*Instructions*:
1) In the piece on Nancy Lane's death, who announced that she had died?
2) Rewrite the stretch of the Nancy Lane piece from "It’s with a" through "and chief curator.", swapping "heavy heart" for "deep sadness".
3) Extend the piece about Nancy Lane past its final sentence.

It’s with a heavy heart that we report the passing of famed art collector and Studio Museum in Harlem board member Nancy Lane. As the institution’s longest serving board member, Lane championed the work of Black artists for nearly 50 years. Her death was announced on March 28th by Thelma Golden, the museum’s director and chief curator.
Lane was recruited to the board in 1973, five years after its founding, and served as chairwoman from 1987 to 1989. When the museum became the nation’s first Black or Hispanic institution to be accredited by the American Association of Museums, the acquisition committee led by Lane was able to add some 300 works to the collection. She is also credited with spearheading the museum’s current plans to replace the building with one designed by the Ghanaian-British architect David Adjaye. The new building will cover the museum’s current site, at 144 West 125th Street, as well as an adjacent lot. As the head of the building committee, Lane has always had a hand in its development, and in her wake, the collaboration between Adjaye and New York-based architecture firm Cooper Robertson will be carried out.

*Collected data*:
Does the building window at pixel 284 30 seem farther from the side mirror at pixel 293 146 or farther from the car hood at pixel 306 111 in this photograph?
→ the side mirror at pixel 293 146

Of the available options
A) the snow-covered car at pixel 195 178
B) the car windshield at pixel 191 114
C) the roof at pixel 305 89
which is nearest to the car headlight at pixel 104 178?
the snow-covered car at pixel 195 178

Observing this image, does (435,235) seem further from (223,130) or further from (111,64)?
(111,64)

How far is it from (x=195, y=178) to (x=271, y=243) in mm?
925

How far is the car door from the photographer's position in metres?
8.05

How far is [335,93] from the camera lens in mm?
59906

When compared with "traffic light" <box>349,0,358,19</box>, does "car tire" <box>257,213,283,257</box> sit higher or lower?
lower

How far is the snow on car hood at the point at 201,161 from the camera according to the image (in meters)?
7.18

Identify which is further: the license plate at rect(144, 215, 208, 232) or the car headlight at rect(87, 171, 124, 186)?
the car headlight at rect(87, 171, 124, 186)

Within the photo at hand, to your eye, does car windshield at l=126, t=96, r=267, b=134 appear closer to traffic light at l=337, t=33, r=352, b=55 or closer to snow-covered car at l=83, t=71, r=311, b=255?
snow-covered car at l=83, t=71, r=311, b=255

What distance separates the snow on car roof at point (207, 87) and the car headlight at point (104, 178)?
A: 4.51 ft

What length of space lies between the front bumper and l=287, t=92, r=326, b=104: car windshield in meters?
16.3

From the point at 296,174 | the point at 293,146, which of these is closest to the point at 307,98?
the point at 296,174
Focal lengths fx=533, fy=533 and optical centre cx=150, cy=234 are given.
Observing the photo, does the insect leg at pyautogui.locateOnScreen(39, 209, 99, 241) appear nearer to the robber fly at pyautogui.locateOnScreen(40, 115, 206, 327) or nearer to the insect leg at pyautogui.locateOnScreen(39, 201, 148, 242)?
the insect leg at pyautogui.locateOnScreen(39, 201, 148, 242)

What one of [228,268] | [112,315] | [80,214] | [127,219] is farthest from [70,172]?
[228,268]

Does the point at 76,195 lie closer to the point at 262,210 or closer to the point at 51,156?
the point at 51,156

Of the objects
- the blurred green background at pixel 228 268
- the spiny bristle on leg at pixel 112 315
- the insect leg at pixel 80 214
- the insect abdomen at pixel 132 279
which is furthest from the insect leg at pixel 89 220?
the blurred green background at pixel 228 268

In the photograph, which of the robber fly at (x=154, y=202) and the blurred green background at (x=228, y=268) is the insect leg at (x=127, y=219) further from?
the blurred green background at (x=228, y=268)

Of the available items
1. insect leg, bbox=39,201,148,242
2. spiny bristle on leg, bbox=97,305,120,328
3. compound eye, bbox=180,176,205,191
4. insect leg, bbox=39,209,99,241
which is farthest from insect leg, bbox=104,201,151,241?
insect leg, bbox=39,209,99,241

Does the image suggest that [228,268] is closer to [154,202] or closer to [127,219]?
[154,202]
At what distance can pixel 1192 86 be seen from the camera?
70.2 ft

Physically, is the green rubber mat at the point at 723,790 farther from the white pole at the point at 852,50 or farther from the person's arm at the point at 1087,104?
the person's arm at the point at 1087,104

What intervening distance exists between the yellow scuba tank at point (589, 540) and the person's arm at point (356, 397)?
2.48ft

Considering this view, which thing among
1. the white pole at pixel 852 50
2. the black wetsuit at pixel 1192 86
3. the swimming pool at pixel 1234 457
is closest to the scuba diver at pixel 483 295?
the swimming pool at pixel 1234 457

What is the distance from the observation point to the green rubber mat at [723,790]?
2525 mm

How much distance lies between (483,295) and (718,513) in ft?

*Expected outputs*:
1) Thelma Golden, the Studio Museum's director and chief curator.

2)
It’s with a deep sadness that we report the passing of famed art collector and Studio Museum in Harlem board member Nancy Lane. As the institution’s longest serving board member, Lane championed the work of Black artists for nearly 50 years. Her death was announced on March 28th by Thelma Golden, the museum’s director and chief curator.

3)
“For five decades, she was a pillar within the institution whose fearless dedication to our mission and generous stewardship of art and artists would go on to define who we are today,” Ms. Golden told The New York Times.
A predecessor of Golden at The Studio Museum, Kinshasha Holman Conwill, said Ms. Lane’s “profound interest in artists and engagement in their work were ineffable and rare things.”
Nancy Lane was also a force in the corporate world. She began her career in the 1960s where she served as the program manager for The National Urban League. During a time where there were very few Black women in positions such as hers, she continued to climb the ladder in the 1970s at companies such as Chase Manhattan and Johnson & Johnson. And while her corporate achievements are plentiful, many would say she was most passionate about the contributions she continued to make to Black art and its makers throughout her life.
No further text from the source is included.